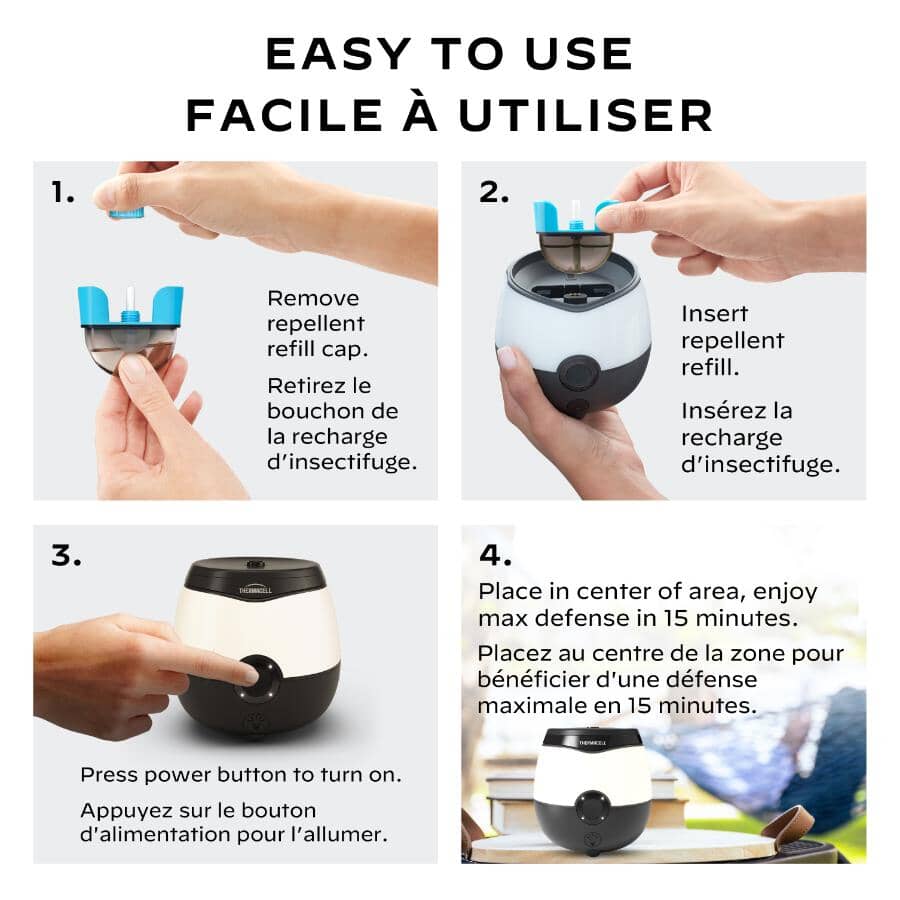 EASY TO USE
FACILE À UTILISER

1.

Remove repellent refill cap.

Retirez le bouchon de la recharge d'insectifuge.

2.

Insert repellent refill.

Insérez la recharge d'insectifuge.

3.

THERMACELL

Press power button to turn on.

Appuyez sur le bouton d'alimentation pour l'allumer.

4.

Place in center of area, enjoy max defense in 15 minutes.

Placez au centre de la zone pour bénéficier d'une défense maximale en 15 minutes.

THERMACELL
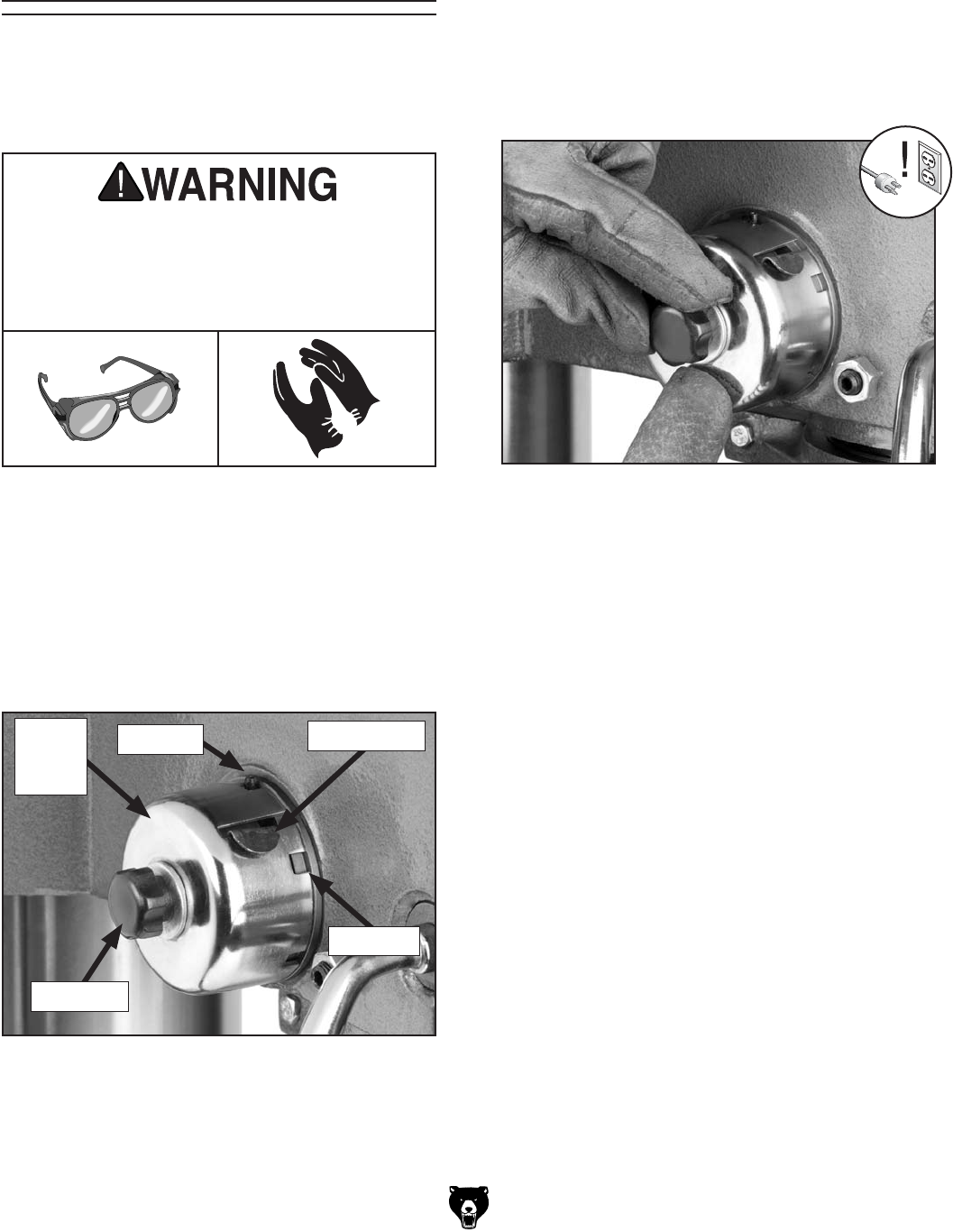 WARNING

━━━━━━

Tell how many lines in the material hold the word "repellent". Reply with the number only.

2